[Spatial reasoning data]
· · · · · · ·
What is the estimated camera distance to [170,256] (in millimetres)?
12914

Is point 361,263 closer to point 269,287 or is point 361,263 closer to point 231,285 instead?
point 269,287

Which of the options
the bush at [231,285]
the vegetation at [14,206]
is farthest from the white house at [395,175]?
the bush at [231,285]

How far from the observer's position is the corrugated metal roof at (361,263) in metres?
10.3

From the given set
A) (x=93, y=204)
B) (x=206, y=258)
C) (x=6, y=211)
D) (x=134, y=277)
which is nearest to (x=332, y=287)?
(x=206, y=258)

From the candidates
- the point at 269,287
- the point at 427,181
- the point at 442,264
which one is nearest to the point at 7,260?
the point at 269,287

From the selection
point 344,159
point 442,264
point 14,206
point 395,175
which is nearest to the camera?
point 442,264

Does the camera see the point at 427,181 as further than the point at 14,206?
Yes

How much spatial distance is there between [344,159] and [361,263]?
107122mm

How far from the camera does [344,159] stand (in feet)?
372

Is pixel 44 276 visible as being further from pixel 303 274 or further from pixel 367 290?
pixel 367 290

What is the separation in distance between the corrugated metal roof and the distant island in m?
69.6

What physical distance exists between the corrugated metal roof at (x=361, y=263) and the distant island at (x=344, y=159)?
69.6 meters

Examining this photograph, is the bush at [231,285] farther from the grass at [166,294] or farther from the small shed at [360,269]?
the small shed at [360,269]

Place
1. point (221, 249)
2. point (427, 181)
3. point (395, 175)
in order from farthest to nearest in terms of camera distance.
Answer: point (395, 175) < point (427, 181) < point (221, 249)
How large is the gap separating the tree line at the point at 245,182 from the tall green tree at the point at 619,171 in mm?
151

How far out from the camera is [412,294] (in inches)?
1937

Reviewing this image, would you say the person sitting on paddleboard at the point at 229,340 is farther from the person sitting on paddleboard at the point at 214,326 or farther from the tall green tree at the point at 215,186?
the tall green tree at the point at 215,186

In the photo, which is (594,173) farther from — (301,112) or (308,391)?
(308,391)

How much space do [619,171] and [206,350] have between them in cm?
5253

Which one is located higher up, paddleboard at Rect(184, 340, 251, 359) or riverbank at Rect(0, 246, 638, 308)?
· · · · · · ·
Problem statement:
Rewrite all of the data above, replacing "corrugated metal roof" with "rusted tin roof" and leaving everything else unchanged.

Expected output:
What is the estimated camera distance to [170,256] (in millimetres)?
12914

Is point 361,263 closer to point 269,287 or is point 361,263 closer to point 231,285 instead?
point 269,287

Which of the options
the bush at [231,285]
the vegetation at [14,206]
is farthest from the white house at [395,175]?
the bush at [231,285]

How far from the observer's position is the rusted tin roof at (361,263) in metres?
10.3

From the given set
A) (x=93, y=204)
B) (x=206, y=258)
C) (x=6, y=211)
D) (x=134, y=277)
which is nearest to (x=332, y=287)?
(x=206, y=258)

From the candidates
- the point at 269,287
- the point at 427,181
- the point at 442,264
which one is nearest to the point at 7,260?
the point at 269,287

From the selection
point 344,159
point 442,264
point 14,206
point 395,175
which is nearest to the camera?
point 442,264

Does the camera see the point at 427,181 as further than the point at 14,206?
Yes

How much spatial distance is there between [344,159] and [361,263]?
107122mm

How far from the camera does [344,159] stand (in feet)?
372

Is pixel 44 276 visible as being further from pixel 303 274 or further from pixel 367 290?
pixel 367 290

What is the separation in distance between the rusted tin roof and the distant island in m?
69.6

What physical distance exists between the rusted tin roof at (x=361, y=263) and the distant island at (x=344, y=159)?
69.6 meters

Examining this photograph, is the bush at [231,285] farther from the grass at [166,294] or farther from the small shed at [360,269]?
the small shed at [360,269]

Place
1. point (221, 249)
2. point (427, 181)
3. point (395, 175)
in order from farthest to nearest in terms of camera distance.
Answer: point (395, 175) < point (427, 181) < point (221, 249)
How large is the gap separating the tree line at the point at 245,182 from the tall green tree at the point at 619,171 in mm?
151

How far out from the camera is [412,294] (in inches)?
1937

Reviewing this image, would you say the person sitting on paddleboard at the point at 229,340 is farther from the person sitting on paddleboard at the point at 214,326 or farther from the tall green tree at the point at 215,186?
the tall green tree at the point at 215,186

In the photo, which is (594,173) farther from — (301,112) or (308,391)?
(308,391)

How much space do [619,171] and [206,350] have between them in cm?
5253

Which one is located higher up, paddleboard at Rect(184, 340, 251, 359) or riverbank at Rect(0, 246, 638, 308)?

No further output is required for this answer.